**Listed records**:
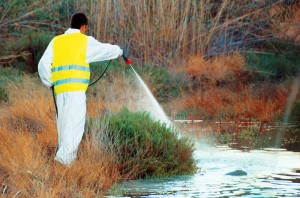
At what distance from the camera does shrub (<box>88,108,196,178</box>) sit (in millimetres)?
11547

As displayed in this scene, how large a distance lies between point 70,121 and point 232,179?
2175mm

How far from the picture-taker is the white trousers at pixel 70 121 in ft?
36.0

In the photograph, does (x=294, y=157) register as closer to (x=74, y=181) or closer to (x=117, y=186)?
(x=117, y=186)

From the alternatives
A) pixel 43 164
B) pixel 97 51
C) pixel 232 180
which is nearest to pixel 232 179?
pixel 232 180

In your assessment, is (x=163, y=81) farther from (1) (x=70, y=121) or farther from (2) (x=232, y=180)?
(1) (x=70, y=121)

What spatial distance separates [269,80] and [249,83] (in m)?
0.80

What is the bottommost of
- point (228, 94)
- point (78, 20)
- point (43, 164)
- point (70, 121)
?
point (43, 164)

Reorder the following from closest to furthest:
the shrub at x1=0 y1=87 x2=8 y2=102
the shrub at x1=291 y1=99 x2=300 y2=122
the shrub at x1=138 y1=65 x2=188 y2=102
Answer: the shrub at x1=0 y1=87 x2=8 y2=102 → the shrub at x1=291 y1=99 x2=300 y2=122 → the shrub at x1=138 y1=65 x2=188 y2=102

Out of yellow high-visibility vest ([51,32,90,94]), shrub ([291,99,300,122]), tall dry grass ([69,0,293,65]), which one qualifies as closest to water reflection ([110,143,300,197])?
yellow high-visibility vest ([51,32,90,94])

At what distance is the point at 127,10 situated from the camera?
23078 millimetres

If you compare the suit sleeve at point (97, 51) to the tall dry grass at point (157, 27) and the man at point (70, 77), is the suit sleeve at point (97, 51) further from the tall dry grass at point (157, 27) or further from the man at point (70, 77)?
the tall dry grass at point (157, 27)

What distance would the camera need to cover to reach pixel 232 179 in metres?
11.6

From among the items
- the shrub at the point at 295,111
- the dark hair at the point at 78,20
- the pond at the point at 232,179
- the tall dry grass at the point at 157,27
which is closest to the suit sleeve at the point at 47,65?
the dark hair at the point at 78,20

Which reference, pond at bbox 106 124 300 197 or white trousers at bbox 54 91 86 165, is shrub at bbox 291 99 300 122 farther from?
white trousers at bbox 54 91 86 165
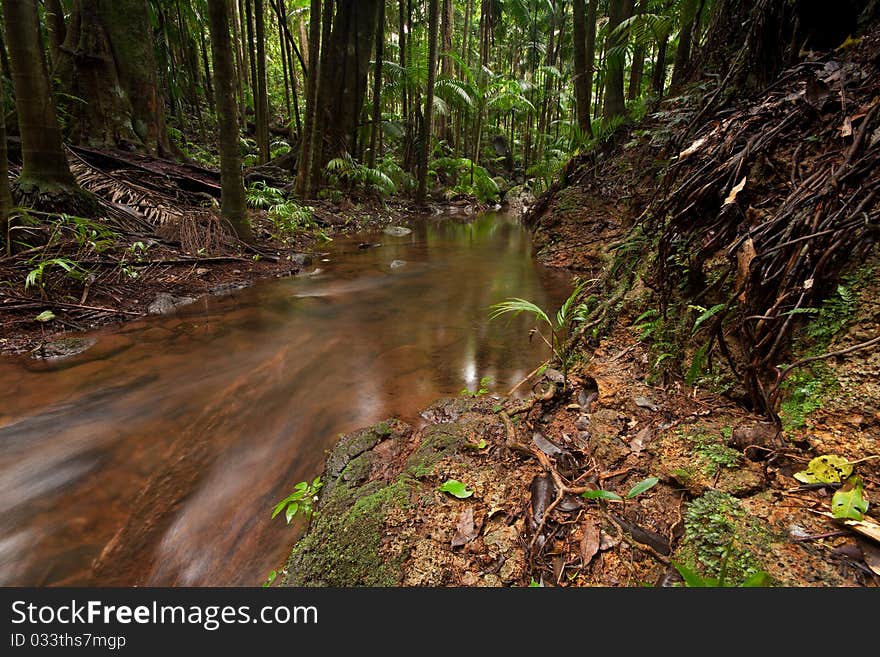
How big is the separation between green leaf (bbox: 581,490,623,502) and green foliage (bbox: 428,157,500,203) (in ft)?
61.1

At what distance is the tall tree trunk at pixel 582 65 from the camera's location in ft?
25.2

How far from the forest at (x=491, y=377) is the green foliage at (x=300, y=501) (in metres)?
0.02

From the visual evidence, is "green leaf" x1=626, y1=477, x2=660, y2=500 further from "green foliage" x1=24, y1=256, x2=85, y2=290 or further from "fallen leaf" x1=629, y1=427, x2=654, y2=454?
"green foliage" x1=24, y1=256, x2=85, y2=290

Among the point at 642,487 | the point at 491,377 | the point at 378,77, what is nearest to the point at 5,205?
the point at 491,377

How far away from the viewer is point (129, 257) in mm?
4887

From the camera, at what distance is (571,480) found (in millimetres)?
1565

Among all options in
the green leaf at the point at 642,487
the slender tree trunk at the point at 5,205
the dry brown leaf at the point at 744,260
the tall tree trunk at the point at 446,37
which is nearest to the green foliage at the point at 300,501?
the green leaf at the point at 642,487

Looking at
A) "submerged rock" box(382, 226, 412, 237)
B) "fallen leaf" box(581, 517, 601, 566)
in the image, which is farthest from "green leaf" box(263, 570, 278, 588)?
"submerged rock" box(382, 226, 412, 237)

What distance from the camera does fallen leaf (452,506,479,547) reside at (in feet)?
4.58

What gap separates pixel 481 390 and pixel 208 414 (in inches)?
72.4

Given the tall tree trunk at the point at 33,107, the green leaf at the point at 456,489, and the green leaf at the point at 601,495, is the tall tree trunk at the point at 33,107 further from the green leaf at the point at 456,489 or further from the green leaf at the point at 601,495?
the green leaf at the point at 601,495

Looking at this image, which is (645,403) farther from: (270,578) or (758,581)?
(270,578)

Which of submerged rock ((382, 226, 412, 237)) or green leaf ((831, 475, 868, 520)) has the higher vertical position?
green leaf ((831, 475, 868, 520))

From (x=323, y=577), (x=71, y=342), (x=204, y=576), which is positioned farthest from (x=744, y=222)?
(x=71, y=342)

**Stated exercise**: Arrange the rows starting at the line containing "Out of yellow" and ending at the line containing "23078 millimetres" as a two-column CSV with the columns text and answer. Put each row on its own line, wrap every field in double quotes, and replace line breaks with spaces.

**Problem solution**:
text,answer
"Out of yellow high-visibility vest ([51,32,90,94]), shrub ([291,99,300,122]), tall dry grass ([69,0,293,65]), which one qualifies as closest to water reflection ([110,143,300,197])?","yellow high-visibility vest ([51,32,90,94])"
"At what distance is the point at 127,10 situated from the camera?","23078 millimetres"